[WHAT YOU SHOULD DO]
Work out how many lines in the material below hold the word "camera". Write only the number.

═══ DATA FOR THIS EXERCISE ═══

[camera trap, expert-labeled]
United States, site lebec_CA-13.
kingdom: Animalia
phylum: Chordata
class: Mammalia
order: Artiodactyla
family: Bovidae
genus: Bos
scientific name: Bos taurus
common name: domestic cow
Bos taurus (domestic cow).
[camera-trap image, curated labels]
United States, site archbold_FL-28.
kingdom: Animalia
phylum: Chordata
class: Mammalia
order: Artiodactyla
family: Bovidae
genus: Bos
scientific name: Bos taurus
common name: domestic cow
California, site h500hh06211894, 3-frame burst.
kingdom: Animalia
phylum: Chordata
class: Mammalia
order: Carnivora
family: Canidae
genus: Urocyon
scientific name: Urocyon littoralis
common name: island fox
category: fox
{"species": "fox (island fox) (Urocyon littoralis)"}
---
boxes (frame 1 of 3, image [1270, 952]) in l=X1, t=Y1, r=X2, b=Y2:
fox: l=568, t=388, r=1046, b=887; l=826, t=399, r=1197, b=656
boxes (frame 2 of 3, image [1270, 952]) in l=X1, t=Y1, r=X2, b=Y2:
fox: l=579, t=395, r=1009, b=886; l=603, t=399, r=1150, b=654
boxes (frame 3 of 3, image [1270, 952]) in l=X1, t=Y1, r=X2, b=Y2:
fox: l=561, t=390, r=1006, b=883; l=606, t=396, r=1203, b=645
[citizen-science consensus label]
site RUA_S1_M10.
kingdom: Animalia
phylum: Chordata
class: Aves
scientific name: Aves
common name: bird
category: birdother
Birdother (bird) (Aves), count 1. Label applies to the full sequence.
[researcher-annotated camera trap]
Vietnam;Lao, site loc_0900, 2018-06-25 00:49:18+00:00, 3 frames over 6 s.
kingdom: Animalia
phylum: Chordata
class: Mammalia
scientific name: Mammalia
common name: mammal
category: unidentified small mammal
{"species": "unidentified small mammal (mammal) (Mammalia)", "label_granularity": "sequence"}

═══

[RESULT BELOW]
3